Herbert saw us first and beckoned us over. ‘Mr Yanko, I think you know these nice people.’
‘I do indeed… Mademoiselle, Mr Desmond.’ He bowed but did not offer his hand. ‘Mr Harlequin is not here?’
It was Suzanne who answered, prim as dimity. ‘No. He’s in London, Mr Yanko.’ She laid a hand on Herbert’s arm. ‘Do you think you could find me a fresh drink, Mr Bachmann?’
‘With pleasure. Excuse us, gentlemen.’
We excused him.
Basil Yanko raised his glass. ‘A handsome woman, Mr Desmond. My compliments.’
‘De nada, Mr Yanko – as they say in Mexico.’
‘A lively party.’
‘Karl’s a very good host.’
‘A shrewd banker, too.’
‘Yes.’
‘Mr Desmond, a word in season. In business you win something and you hope to lose a little less. At this moment, we are all losing too much. It is time we turned losses into profit.’
‘Profit’s always a good word.’
‘I’d be grateful if you’d pass it to George Harlequin.’
‘I’ll do that.’
‘Another good word is compromise.’
‘I’ll tell him that, too.’
‘Life is infinitely various. One can replace everything except oneself.’
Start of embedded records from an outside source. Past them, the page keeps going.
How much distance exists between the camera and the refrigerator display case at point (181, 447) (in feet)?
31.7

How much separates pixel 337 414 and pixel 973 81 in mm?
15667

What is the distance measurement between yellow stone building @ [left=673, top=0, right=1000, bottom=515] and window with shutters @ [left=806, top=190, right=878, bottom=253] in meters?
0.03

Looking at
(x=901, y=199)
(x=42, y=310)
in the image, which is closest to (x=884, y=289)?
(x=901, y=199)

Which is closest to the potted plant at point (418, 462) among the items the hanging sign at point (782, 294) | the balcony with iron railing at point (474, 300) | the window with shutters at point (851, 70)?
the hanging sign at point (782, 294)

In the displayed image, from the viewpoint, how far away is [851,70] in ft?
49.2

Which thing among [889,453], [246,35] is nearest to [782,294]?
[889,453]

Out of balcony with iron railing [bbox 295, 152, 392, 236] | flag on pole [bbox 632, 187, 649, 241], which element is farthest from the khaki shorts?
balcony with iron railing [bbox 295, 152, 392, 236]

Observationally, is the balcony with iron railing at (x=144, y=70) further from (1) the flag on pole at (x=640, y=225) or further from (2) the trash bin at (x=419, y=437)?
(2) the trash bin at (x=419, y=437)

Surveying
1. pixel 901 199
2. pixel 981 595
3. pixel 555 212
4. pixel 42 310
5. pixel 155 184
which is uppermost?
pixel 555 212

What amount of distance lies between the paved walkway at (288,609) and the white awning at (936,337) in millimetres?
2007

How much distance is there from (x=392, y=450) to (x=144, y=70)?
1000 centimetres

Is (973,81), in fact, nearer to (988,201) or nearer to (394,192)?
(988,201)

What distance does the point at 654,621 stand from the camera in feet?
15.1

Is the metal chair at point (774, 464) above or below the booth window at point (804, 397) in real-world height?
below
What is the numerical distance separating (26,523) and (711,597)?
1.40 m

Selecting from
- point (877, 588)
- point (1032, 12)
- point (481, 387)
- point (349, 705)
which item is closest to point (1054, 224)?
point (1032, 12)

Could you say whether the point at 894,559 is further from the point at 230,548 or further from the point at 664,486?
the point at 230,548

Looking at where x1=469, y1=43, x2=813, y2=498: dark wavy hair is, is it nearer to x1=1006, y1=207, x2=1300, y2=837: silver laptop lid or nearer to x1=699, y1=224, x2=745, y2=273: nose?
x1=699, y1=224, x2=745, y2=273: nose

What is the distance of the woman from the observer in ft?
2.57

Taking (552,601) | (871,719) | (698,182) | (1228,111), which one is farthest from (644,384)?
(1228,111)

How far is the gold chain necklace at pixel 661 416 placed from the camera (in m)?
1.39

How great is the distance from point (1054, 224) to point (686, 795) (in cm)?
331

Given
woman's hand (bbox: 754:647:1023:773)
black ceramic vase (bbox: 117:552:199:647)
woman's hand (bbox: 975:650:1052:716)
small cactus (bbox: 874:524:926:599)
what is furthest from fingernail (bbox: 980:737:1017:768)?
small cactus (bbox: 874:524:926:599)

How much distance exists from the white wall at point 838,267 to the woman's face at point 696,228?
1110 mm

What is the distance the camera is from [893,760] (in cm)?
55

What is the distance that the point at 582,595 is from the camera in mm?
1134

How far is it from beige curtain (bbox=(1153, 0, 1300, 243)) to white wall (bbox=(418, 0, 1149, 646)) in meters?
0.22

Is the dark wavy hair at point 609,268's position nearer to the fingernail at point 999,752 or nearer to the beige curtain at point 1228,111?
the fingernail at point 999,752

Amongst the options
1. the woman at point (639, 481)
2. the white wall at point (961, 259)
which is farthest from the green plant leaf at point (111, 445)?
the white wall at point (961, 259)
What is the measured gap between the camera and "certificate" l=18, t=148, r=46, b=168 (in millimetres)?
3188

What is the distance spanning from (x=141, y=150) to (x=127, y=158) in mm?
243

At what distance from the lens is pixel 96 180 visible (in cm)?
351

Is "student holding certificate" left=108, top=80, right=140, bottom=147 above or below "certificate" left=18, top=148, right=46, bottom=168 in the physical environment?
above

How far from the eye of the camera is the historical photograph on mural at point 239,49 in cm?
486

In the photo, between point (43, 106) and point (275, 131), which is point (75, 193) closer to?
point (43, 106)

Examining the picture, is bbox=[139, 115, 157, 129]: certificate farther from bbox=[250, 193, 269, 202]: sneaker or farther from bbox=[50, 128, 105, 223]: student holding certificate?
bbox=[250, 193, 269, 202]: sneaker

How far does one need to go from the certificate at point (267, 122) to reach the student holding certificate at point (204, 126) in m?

‘Everything except oneself… I like that.’
‘Sometimes personalities clash, ambitions, too. A mediator is useful. I respect Karl Kruger.’
‘We respect him, also.’
‘Then let’s leave it at that, eh?… Excuse me, Mr Desmond.’ Graceless as ever, he walked away.
Suzanne came back with Herbert Bachmann. Herbert gave me a long, searching look and said, I hope you were polite to him, Paul?’
‘Above and beyond the call of duty. Someone should give me a medal.’
‘I’ll give you a kiss instead,’ said Suzanne. ‘Now, can I tell you something? I think we’ve had enough of this party.’
‘But Karl said…’
‘I’ve changed the arrangements. You’re meeting him here at eleven in the morning. Let’s go, chéri.’
‘She’s the wisest of us all,’ said Herbert Bachmann. ‘Do as she says.’
Karl Kruger, at eleven in the morning, was red-eyed, sore-headed and autocratic. He belched and grunted and marched up and down the room barking at me like the Iron Chancellor.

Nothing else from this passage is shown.